OPIS ZADANIA:
Wyodrębnij wszystkie wiersze z poniższej listy i powtórz je bez żadnych zmian.

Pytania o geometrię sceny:
- - - -

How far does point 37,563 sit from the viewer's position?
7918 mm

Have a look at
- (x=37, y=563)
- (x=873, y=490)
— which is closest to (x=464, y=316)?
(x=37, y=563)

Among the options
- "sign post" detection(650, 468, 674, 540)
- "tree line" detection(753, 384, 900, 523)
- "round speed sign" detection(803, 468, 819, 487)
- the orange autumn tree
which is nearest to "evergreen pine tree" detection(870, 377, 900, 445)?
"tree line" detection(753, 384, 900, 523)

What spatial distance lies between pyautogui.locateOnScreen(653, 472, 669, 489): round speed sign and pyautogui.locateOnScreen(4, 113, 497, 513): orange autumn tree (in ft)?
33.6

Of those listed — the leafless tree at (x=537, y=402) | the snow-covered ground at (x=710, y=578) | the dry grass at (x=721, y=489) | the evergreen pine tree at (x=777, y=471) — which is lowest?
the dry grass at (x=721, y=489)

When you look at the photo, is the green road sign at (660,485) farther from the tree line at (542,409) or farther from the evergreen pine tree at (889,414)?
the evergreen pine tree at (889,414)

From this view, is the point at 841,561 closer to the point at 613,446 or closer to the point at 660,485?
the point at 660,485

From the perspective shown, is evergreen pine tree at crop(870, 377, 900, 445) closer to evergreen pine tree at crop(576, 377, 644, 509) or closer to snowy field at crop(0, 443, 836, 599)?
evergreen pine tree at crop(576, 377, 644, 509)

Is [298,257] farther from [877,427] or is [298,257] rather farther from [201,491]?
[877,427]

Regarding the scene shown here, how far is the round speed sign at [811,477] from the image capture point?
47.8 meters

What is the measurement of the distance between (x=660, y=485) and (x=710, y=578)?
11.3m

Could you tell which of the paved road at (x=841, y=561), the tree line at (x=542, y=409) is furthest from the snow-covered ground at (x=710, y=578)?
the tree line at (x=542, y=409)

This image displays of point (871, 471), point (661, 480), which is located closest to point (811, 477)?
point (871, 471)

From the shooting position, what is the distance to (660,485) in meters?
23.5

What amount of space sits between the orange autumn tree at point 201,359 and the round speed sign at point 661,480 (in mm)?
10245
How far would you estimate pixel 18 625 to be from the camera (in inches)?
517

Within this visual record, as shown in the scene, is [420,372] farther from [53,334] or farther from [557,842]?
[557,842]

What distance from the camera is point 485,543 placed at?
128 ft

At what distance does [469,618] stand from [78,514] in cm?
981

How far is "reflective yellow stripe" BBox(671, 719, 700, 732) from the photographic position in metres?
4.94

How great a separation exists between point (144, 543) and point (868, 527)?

- - - -

ROZWIĄZANIE ZADANIA:
How far does point 37,563 sit from the viewer's position?
7918 mm

Have a look at
- (x=37, y=563)
- (x=873, y=490)
— which is closest to (x=464, y=316)?
(x=37, y=563)

Among the options
- "sign post" detection(650, 468, 674, 540)
- "tree line" detection(753, 384, 900, 523)
- "round speed sign" detection(803, 468, 819, 487)
- the orange autumn tree
which is nearest to "evergreen pine tree" detection(870, 377, 900, 445)?
"tree line" detection(753, 384, 900, 523)

What spatial distance lies between pyautogui.locateOnScreen(653, 472, 669, 489): round speed sign and pyautogui.locateOnScreen(4, 113, 497, 513): orange autumn tree (in ft)?
33.6

Of those listed — the leafless tree at (x=537, y=402) | the snow-covered ground at (x=710, y=578) | the dry grass at (x=721, y=489) | the evergreen pine tree at (x=777, y=471) — which is lowest?
the dry grass at (x=721, y=489)

When you look at the photo, is the green road sign at (660,485) farther from the tree line at (542,409) or farther from the evergreen pine tree at (889,414)?
the evergreen pine tree at (889,414)

From this view, is the point at 841,561 closer to the point at 613,446 or closer to the point at 660,485?
the point at 660,485

From the perspective shown, is evergreen pine tree at crop(870, 377, 900, 445) closer to evergreen pine tree at crop(576, 377, 644, 509) or closer to snowy field at crop(0, 443, 836, 599)?
evergreen pine tree at crop(576, 377, 644, 509)

Is [298,257] farther from [877,427] or is [298,257] rather farther from [201,491]?
[877,427]

Regarding the scene shown here, how far is the round speed sign at [811,477] from the image capture point?
47.8 meters

What is the measurement of the distance between (x=660, y=485) and (x=710, y=578)?
11.3m

Could you tell which of the paved road at (x=841, y=561), the tree line at (x=542, y=409) is furthest from the snow-covered ground at (x=710, y=578)?
the tree line at (x=542, y=409)

This image displays of point (871, 471), point (661, 480), which is located closest to point (811, 477)?
point (871, 471)

From the shooting position, what is the distance to (660,485) in meters?
23.5

What amount of space sits between the orange autumn tree at point 201,359 and the round speed sign at point 661,480 (in mm)?
10245
How far would you estimate pixel 18 625 to be from the camera (in inches)?
517

Within this visual record, as shown in the scene, is [420,372] farther from [53,334] or farther from [557,842]?
[557,842]

What distance from the camera is point 485,543 placed at?
128 ft

At what distance does [469,618] stand from [78,514] in cm?
981

How far is "reflective yellow stripe" BBox(671, 719, 700, 732) from the photographic position in metres?
4.94

How great a separation exists between point (144, 543) and point (868, 527)?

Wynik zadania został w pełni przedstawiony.